This repository is licensed under the [Apache License 2.0](#license).
---
## Table of Contents
- [Audio Scribe](#audio-scribe)
- [Overview](#overview)
- [Table of Contents](#table-of-contents)
- [Features](#features)
- [Installation](#installation)
- [Installing from PyPI](#installing-from-pypi)
- [Installing from GitHub](#installing-from-github)
- [Quick Start](#quick-start)
- [Usage](#usage)
- [Dependencies](#dependencies)
- [Sample `requirements.txt`](#sample-requirementstxt)

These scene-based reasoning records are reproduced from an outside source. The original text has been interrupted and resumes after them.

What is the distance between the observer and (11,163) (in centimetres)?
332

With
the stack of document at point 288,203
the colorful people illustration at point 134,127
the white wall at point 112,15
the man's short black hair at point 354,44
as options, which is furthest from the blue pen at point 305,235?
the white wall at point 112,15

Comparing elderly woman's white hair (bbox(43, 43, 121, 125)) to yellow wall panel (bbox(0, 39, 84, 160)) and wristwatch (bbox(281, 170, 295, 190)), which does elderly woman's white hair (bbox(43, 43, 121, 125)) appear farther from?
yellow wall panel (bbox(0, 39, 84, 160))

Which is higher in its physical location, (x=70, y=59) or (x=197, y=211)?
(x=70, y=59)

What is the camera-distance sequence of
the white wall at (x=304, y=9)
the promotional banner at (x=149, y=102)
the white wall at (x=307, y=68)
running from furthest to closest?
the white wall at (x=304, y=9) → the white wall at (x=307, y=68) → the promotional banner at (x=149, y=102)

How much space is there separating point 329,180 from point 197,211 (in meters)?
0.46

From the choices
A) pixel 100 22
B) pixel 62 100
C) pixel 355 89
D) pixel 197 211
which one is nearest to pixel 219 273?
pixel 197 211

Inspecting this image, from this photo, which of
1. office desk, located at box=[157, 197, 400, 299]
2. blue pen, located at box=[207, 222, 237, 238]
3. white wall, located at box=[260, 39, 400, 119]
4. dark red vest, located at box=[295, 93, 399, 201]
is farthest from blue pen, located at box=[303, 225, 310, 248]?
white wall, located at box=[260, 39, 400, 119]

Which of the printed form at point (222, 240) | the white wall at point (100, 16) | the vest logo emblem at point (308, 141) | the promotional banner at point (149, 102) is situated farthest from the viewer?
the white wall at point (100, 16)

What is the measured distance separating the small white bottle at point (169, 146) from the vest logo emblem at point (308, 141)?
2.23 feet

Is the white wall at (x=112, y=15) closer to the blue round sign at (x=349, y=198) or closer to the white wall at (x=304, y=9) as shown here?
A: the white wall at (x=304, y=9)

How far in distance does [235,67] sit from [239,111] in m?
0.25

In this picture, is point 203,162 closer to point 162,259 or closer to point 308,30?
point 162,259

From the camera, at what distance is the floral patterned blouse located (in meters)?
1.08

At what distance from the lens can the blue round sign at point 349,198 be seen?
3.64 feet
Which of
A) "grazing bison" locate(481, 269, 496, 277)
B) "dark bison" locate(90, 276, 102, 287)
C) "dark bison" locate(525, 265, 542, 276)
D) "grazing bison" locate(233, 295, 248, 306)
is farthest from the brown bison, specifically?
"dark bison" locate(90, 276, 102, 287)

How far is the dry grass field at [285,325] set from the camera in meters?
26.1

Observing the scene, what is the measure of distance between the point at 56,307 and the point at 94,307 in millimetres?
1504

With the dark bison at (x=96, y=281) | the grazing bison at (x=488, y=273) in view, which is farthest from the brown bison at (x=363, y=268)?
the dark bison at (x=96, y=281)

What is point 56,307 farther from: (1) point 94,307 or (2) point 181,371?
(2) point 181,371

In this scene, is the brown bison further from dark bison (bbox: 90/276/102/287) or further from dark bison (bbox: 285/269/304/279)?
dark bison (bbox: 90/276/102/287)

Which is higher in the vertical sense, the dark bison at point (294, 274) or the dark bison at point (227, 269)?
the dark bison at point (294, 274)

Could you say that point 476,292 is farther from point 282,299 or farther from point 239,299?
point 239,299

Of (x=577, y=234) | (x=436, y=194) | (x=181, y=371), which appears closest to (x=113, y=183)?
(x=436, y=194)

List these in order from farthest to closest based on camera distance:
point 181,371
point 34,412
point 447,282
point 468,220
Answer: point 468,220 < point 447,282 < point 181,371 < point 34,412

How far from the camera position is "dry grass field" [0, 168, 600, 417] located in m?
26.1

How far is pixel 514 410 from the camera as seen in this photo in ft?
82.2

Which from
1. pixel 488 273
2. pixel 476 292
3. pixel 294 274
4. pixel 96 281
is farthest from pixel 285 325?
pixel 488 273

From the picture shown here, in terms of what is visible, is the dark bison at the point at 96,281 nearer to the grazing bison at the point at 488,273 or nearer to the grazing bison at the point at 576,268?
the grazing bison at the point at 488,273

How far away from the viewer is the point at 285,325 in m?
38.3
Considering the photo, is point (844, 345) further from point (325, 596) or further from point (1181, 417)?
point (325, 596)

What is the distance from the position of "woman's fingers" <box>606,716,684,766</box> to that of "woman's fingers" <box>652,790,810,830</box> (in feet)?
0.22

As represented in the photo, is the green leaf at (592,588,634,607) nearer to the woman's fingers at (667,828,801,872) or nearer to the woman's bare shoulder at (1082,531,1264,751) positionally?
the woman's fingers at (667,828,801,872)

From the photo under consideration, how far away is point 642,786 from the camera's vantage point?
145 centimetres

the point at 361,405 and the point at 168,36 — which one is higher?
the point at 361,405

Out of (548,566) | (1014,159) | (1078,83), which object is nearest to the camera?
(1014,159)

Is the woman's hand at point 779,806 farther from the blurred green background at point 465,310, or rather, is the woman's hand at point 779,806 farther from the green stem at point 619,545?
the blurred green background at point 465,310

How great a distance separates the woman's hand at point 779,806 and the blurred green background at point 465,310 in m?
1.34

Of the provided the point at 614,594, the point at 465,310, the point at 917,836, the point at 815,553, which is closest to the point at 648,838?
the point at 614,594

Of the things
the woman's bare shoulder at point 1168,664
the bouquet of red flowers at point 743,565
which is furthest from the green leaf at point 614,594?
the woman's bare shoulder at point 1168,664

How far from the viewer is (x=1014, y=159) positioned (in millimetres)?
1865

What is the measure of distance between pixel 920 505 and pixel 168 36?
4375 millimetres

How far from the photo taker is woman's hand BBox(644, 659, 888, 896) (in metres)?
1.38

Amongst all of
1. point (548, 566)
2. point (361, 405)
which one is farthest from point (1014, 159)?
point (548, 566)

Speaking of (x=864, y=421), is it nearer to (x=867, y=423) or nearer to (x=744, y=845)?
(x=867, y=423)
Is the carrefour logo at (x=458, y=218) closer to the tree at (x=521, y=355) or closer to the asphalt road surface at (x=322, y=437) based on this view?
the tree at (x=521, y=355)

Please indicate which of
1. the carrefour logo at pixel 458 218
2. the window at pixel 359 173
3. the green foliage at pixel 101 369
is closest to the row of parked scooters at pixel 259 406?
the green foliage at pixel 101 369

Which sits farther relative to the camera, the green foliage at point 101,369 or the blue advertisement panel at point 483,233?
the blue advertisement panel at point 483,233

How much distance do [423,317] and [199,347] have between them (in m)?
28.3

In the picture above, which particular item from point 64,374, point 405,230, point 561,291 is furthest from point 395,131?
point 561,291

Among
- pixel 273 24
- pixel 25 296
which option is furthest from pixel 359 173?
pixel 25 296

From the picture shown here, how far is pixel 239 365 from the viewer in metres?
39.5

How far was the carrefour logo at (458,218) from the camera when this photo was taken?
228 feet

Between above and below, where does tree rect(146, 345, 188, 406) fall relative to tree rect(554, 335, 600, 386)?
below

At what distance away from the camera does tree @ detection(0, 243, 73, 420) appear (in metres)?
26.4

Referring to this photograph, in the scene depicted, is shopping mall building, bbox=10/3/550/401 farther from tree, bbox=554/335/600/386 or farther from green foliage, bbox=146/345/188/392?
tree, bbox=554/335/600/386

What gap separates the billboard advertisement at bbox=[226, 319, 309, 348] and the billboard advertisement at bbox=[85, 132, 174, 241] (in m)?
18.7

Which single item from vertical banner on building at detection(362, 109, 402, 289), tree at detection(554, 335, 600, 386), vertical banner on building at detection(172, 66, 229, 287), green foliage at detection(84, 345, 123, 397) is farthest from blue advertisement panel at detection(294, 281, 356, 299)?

- [Contributing](#contributing)
- [License](#license)
---
## Features
- **Whisper Transcription**
Utilizes [OpenAI Whisper](https://github.com/openai/whisper) to convert speech to text in multiple languages.
- **Pyannote Speaker Diarization**
Identifies different speakers and segments your audio output accordingly.
- **Progress Bar & Resource Usage**
Displays a live progress bar with CPU, memory, and GPU stats through [alive-progress](https://github.com/rsalmei/alive-progress), [psutil](https://pypi.org/project/psutil/), and [GPUtil](https://pypi.org/project/GPUtil/).
- **Tab-Completion**
Press **Tab** to autocomplete file paths on Unix-like systems (and on Windows with [pyreadline3](https://pypi.org/project/pyreadline3/)).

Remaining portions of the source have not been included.